When you click "Save," you'll be given a series of API keys: a "Client ID" and a "Client Secret." To generate your "Client Access Token," which is the API key that we'll be using in this notebook, you need to click "Generate Access Token".

The token is just a string of letters and numbers. It'll look something like this:

    6617c28c371f0a138f7912a35365564afe538605
    
That's your "key" for that API. Whenever you make a request to that API, you'll need to include your key in the request. The exact method for including the key will be explained below. (Note: the key above is just something I made up; it's not a valid key; don't try using it in actual requests.)

In [None]:
# sign up for a client access token from Genius

copy and paste your "Client Access Token" into the quotation marks below, and run the cell to save your variable

In [None]:
client_access_token = "5lblo4MzDdH9aqy3iJdTlfMooGt749XVzVNsOevVx_RgAZBLtVzS4G8MCmuh7yf3"

### Making an API Request

Remember: making an API request looks a lot like typing a specially-formatted URL. That's kind of what it is. But instead of getting a rendered HTML web page in return, you get some data in return.

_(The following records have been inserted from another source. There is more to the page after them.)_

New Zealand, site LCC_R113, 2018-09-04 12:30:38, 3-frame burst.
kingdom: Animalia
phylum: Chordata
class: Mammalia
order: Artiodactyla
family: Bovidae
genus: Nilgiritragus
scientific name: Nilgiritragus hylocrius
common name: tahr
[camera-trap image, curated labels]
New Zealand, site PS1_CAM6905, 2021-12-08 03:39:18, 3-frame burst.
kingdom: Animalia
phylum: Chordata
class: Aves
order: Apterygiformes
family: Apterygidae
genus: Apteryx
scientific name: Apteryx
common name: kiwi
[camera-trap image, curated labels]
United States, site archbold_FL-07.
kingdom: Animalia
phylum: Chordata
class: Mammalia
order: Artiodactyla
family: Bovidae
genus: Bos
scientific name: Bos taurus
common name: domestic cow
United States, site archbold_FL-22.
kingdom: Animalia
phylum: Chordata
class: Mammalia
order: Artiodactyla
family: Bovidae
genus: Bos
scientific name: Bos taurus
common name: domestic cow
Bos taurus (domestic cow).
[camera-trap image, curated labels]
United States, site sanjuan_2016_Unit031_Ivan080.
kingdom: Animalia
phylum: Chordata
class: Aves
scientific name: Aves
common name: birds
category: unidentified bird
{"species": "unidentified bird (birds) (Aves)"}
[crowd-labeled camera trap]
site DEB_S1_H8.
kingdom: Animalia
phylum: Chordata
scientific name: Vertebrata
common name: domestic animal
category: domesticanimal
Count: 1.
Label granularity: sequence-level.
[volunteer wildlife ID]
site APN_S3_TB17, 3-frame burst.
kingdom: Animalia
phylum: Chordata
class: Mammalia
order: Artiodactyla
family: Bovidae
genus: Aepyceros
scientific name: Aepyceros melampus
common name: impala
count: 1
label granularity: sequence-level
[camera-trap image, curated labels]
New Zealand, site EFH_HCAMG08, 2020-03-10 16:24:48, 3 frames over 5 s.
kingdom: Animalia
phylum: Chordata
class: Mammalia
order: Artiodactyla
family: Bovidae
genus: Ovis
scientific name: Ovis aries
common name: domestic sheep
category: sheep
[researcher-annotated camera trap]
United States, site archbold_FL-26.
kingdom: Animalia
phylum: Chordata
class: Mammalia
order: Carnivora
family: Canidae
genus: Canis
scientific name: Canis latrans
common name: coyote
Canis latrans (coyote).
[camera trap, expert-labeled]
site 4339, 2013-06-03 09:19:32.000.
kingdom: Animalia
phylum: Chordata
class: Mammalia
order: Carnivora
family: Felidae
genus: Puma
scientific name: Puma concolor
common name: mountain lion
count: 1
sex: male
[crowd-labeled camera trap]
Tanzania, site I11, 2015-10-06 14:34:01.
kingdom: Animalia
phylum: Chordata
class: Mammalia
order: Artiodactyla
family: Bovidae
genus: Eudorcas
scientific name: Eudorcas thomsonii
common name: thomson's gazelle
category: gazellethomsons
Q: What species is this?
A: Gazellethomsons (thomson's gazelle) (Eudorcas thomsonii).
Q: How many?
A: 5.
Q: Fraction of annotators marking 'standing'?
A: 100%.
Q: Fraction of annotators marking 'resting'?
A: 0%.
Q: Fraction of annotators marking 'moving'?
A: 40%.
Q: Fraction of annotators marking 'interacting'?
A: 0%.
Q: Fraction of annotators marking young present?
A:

There are a few different ways that we can query the Genius API, all of which are discussed in the [Genius API documentation](https://docs.genius.com/#/getting-started-h1). (In general, an API's documentation will explain how to use the API.) The way we're going to cover in this lesson is the [basic search](https://docs.genius.com/#songs-h2), which allows you to get a bunch of Genius data about any artist or songs that you search for, and it looks something like this:

`http://api.genius.com/search?q={search_term}&access_token={client_access_token}`

Let's break it down. But first, we need to: 

In [None]:
import requests # requests again

Then we need the base URL for the Genius API. We'll assign it like this:

In [None]:
base_url = "http://api.genius.com" # this is the URL for the Genius API; we're just storing it as a string
base_url

'http://api.genius.com'

Up next, we add '/search', which is what we learned about from reading the documentation. It tells the Genius API that we want to do a basic search. We'll add it to the end of the base_url (which is just a string) like so:

In [None]:
search_url = base_url + "/search" 
search_url

'http://api.genius.com/search'

Next, we have '?q={search term}'. 

The "q" is Genius's search paramater; it tells Genius that what follows is what we're searching _for_. Let's search for Beyoncé's mew single, "Break My Soul."

In [None]:
search_term = "Break My Soul" 

Finally, we have '&access_token={client_access_token}'. You've already defined this term above with your own token!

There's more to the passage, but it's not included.